UK Law Enforcement Agencies Campaign to Use Biased Facial Recognition Systems
Law enforcement agencies across the United Kingdom effectively campaigned to deploy a face scanning system acknowledged as biased against women, young people, and members of minority ethnic backgrounds, after complaining that a less biased version produced fewer investigative leads.
The Technology in Practice
British police utilize the police national database (PND) to carry out searches using historical face recognition. This process entails comparing a reference photograph of a person of interest against a database of over 19 million mugshots to identify possible hits.
Acknowledged Discrimination
The UK interior ministry conceded last week that the technology was biased. This acknowledgment followed a review by the government's National Physical Laboratory found it incorrectly matched people of Black and Asian heritage and women at significantly higher rates than white men. The ministry stated it “had acted on the findings”.
“This raises the question of whether facial recognition only becomes effective if users tolerate discrimination in race and gender. Operational ease is a poor argument for disregarding basic freedoms.”
Known Issue
Official papers show that this discriminatory flaw has been recognized for more than a year. Furthermore, police forces argued to overturn an earlier ruling that was intended to address the problem.
Police bosses were notified of the algorithmic discrimination in late 2024. The Home Office-commissioned laboratory study concluded the system was more likely to produce incorrect matches for photos of females, individuals of Black ethnicity, and those under 40 years old.
A Policy U-Turn
In response, the National Police Chiefs’ Council (NPCC) ordered that the accuracy setting required for potential matches be increased to a level where the bias was greatly diminished.
However, this directive was reversed the following month following complaints from police that the adjusted system was producing fewer “useful lines of inquiry”. NPCC documents show the stricter setting reduced the number of queries resulting in potential matches from over half to a just under 15%.
Severe Disparities
Although the authorities declined to specify what threshold is now in operation, the recent independent review discovered the system could generate incorrect matches for women of Black heritage nearly a hundred times more frequently than for white women at certain settings.
The ministry commented on these results: “Our evaluation identified that in a specific scenarios the algorithm is more likely to incorrectly include some demographic groups in its match reports.”
Operational Effectiveness vs. Bias
Describing the effect of the brief increase to the system's accuracy setting, the NPCC documents state: “The change significantly reduces the effect of discrimination across legally safeguarded attributes of ethnicity, age and gender but had a substantially detrimental effect on police efficiency”. The documents add that police units complained that “a previously useful tool now delivered outcomes of limited benefit”.
Broader Rollout Plans
Meanwhile, the government has launched a two-and-a-half-month consultation on its plans to expand the use of facial recognition technology. Policing minister the relevant minister has described the technology as the “most significant advance since genetic fingerprinting”.

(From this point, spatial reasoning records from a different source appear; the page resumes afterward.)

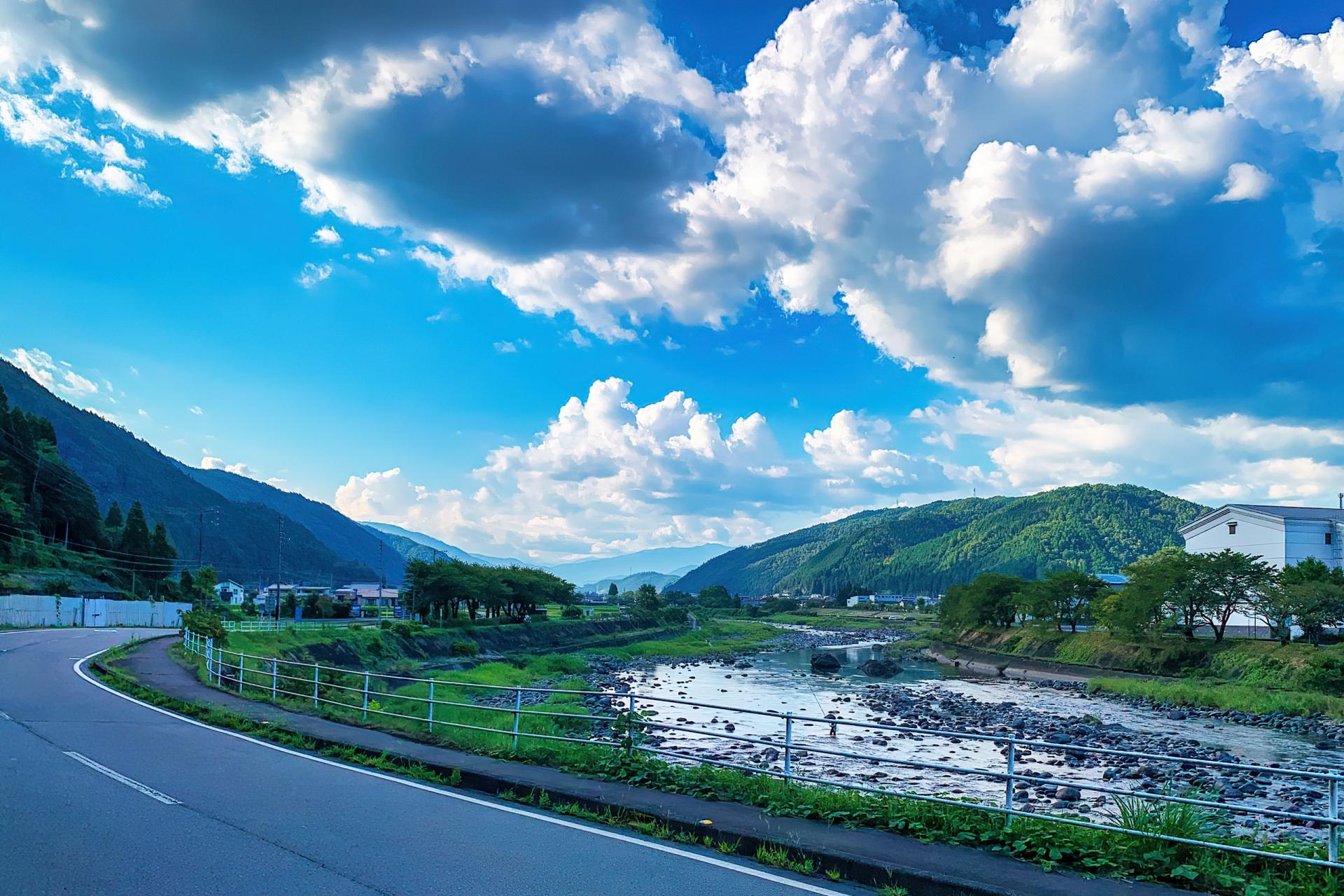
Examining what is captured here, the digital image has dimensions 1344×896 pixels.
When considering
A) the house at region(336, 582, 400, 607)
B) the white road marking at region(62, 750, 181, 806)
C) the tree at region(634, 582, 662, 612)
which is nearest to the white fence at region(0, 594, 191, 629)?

Expert and Oversight Concerns
Abimbola Johnson, chair of the advisory panel for the police race action plan, commented: “There was scant discussion in race action plan meetings of the facial recognition rollout despite clear relevance with the plan’s concerns.
“This disclosure show once again that the pledges to combat discrimination policing has made through the equality initiative are failing to be integrated into broader operations. Our reports have warned that innovative tools are being implemented in a landscape where ethnic inequalities, weak scrutiny and faulty information gathering continue to exist.
“Any use of this technology must adhere to strict national standards, be subject to external review, and demonstrate it reduces rather than exacerbates racial disparity.”
Official Statement
A Home Office spokesperson stated: “We takes the conclusions of the study seriously and we have implemented changes. A new algorithm has been independently tested and acquired, which has demonstrated no measurable discrimination. It will be tested in the coming months and will be subject to evaluation.
“Our priority is protecting the public. This revolutionary tool will assist officers to put criminals and rapists behind bars. There is officer review in every step of the process and no arrest or charge would be pursued without trained officers carefully reviewing the output.”